Tuesday, 11 January 2011

Lecture 2: 27/10/2010 Senses, perceptions and illusions: How the “Way of Opinion” led the way

Parmenides believed that all that exists already existed and that nothing can come from nothing.  He believed that change is purely illusory and our senses are misleading.  He outlined these thoughts in his poem, The Proem which is divided into two parts, the Way of the Truth and the Way of Opinion, fragments of which have been preserved and quoted by various sources.  Parmenides believed that reality and our perceptions of reality are different and this influenced Plato which is clear from his Simile of the Cave.  Since the pre-Socratic era, the notion of reality and perceptions has been visited time and time again by philosophers and examples include the “brain-in-a-vat” analogy by Putnam (a theory even explored in the 1999 film, the Matrix), Locke’s theories of Human Understanding, and works by Descartes and Berkeley, to name but a few examples.  Permenides may have begun by wondering about the nature of the world and arrived at a conclusion of distrust and questioning of human perceptions, but modern philosophers maintained this questioning while exploring themselves and what it is to be an individual.

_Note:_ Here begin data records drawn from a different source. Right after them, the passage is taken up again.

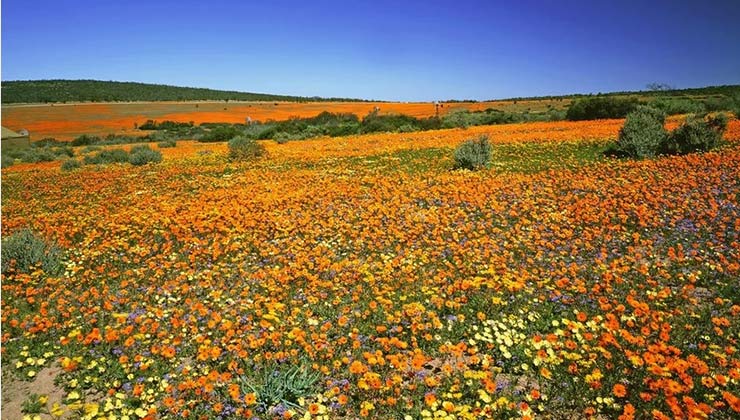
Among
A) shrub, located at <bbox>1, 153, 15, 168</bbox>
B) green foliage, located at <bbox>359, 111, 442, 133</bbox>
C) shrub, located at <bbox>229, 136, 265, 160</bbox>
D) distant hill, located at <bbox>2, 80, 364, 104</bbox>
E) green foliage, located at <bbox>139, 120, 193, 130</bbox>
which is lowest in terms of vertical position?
shrub, located at <bbox>1, 153, 15, 168</bbox>

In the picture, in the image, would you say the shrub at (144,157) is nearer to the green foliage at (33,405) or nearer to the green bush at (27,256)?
the green bush at (27,256)

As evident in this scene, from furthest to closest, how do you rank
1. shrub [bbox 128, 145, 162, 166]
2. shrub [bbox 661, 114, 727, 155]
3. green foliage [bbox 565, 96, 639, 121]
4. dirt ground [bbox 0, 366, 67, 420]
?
1. green foliage [bbox 565, 96, 639, 121]
2. shrub [bbox 128, 145, 162, 166]
3. shrub [bbox 661, 114, 727, 155]
4. dirt ground [bbox 0, 366, 67, 420]

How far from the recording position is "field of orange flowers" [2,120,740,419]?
4410 millimetres

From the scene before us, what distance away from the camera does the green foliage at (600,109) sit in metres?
34.6

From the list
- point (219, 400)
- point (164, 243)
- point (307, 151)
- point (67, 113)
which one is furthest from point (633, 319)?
point (67, 113)

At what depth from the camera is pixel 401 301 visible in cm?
634

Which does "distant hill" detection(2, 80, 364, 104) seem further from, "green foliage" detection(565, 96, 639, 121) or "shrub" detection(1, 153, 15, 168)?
"green foliage" detection(565, 96, 639, 121)

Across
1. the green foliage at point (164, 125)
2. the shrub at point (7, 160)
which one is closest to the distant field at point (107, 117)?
the green foliage at point (164, 125)

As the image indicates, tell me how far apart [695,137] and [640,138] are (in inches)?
68.4

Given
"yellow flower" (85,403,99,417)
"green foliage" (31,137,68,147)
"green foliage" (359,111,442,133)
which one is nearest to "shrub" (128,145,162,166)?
"green foliage" (359,111,442,133)

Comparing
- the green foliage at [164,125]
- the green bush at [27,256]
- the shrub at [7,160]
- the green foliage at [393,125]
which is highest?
the green foliage at [393,125]

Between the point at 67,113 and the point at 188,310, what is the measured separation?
82749mm

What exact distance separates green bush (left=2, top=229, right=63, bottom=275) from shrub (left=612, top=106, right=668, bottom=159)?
16750 mm

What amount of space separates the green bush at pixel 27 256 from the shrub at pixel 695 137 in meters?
18.1
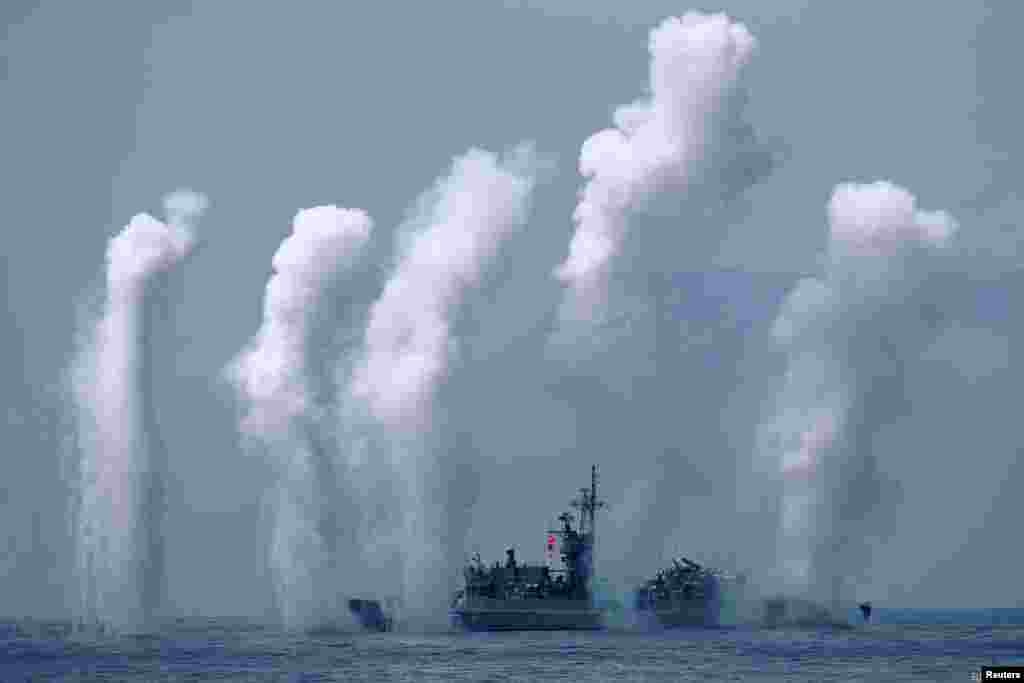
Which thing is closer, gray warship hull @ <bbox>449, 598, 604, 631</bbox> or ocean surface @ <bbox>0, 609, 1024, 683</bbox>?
ocean surface @ <bbox>0, 609, 1024, 683</bbox>

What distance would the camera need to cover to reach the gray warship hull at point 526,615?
161500mm

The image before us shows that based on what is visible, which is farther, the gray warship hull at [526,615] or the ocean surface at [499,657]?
the gray warship hull at [526,615]

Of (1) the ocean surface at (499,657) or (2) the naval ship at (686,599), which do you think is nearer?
(1) the ocean surface at (499,657)

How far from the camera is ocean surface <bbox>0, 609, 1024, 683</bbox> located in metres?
109

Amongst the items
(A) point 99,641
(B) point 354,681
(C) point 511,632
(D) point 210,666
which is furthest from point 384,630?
(B) point 354,681

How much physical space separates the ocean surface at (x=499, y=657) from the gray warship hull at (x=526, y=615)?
524 centimetres

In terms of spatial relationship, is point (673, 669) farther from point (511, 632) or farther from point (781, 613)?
point (781, 613)

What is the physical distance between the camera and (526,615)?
166000 millimetres

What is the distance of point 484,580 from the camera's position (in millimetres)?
165500

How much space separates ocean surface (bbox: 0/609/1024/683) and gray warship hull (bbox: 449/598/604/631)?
5.24 metres

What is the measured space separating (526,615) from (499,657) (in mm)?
42772

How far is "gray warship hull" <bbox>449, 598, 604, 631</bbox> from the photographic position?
530ft

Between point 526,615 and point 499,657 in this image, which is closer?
point 499,657

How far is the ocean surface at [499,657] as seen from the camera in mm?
108625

Even as a child I remember asking myself and others the simple question “how do I know that the colour red that I see, is the same red as you see?”.  This question outlines the very basics of the problem of perceptions and trusting our senses.  Even if we could see through the eyes of another, how do we know that what humans perceive is the absolute truth?  There is no answer to this, but as scientists we can test hypotheses and look for reproducibility in our experiments to gain trust in their results and accept them as the truth and as fact: However if we cannot trust our senses, even if we obtained a perfectly repeatable results, how would we know if this is the truth?  What is the truth?  The truth appears to be only something we can perceive.  If there are no absolute facts for sure, then truth is merely subjective and leads us to believe that everything is relative, as the sophist Protagoras stated “man is the measure of all things” and if this is true we must question everything as we can be sure of nothing, but we will never have any answers for sure, just more questions.